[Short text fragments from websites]

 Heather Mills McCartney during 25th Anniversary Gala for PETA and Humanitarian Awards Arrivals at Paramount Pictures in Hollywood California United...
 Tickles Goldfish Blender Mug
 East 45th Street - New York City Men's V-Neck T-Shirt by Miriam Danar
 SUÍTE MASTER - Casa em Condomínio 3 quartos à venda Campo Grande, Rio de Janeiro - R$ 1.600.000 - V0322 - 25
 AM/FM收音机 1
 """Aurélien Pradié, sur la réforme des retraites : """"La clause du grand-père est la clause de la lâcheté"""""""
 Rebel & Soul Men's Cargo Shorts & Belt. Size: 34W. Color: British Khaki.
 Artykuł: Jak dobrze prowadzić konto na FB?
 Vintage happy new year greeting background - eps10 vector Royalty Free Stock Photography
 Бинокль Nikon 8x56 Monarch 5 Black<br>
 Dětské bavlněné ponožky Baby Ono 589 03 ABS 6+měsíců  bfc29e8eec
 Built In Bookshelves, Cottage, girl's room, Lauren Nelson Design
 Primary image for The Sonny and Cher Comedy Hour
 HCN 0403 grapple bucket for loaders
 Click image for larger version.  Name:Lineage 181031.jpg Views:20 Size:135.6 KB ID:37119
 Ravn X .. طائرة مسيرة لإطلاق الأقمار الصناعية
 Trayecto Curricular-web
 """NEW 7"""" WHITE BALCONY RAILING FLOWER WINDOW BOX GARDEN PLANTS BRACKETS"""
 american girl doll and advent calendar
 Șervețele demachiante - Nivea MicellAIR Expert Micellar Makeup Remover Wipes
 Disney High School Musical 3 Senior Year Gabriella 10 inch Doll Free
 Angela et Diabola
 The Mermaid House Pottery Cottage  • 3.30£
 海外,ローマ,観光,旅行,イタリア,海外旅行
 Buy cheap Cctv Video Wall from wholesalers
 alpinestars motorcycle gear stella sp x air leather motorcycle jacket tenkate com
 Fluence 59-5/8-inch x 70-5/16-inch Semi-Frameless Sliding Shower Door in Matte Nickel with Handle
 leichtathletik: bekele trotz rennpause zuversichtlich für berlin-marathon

--- WHAT YOU SHOULD DO ---
Only the lines from the first line of the records through the line containing "Tickles Goldfish Blender Mug" should be repeated, exactly as they appear.

--- ANSWER AREA ---
 Heather Mills McCartney during 25th Anniversary Gala for PETA and Humanitarian Awards Arrivals at Paramount Pictures in Hollywood California United...
 Tickles Goldfish Blender Mug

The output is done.